Authors: Therese Fowler
“Yes, she’ll be here. Ms. McGuiness said they can’t stay long, but she’s got some pumpkin-zucchini bread and pumpkin-raisin bread for us, and homemade butter. Doesn’t that sound delicious?”
If Amelia could muster an appetite, then yes, she supposed she would find it delicious. Why, though, was Cameron’s mother coming over at all? If it was just to deliver bread, Cameron could do that on her own. Liz McGuiness was not part of her mother’s circle; the two women knew each other only through their daughters, in a kind of casual pick-up, drop-off way that had ended when the girls got cars. For her to call and then come by to visit was surprising.

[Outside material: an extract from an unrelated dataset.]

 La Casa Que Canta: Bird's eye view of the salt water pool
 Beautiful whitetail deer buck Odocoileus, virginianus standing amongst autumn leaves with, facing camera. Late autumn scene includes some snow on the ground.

Amelia said, “Sure,” and kept those questions to herself. “When will they be here?” she asked instead, checking the time on the microwave. Five minutes before ten. Anthony might be in front of the judge right now. According to Hubbard, the outcome of Anthony’s appearance today would help them know what to expect when her turn came. Granted, he was only facing the misdemeanor charge at this appearance, but if the prosecutor agreed to dismiss the case, or the judge agreed with the lawyer’s argument for dismissal, they could hope for similar results for her charges. Maybe the DA would be satisfied with having scared them and gotten a lot of publicity doing it. Maybe he’d intended only that all along.
Her mother looked her over and, frowning, said, “What a state you’re in. I wish you had time to shower.”
“They won’t care.”
“No one wants to see you—or smell you—in your sweaty, clingy clothes.”
“Fine,” Amelia said, though her tone said the opposite. “Everything has to be
your
way; I should know better than to even
think
I can decide anything for myself.”
Her mother’s tone was similarly sharp when she said, “And don’t dawdle, they’re due any minute.”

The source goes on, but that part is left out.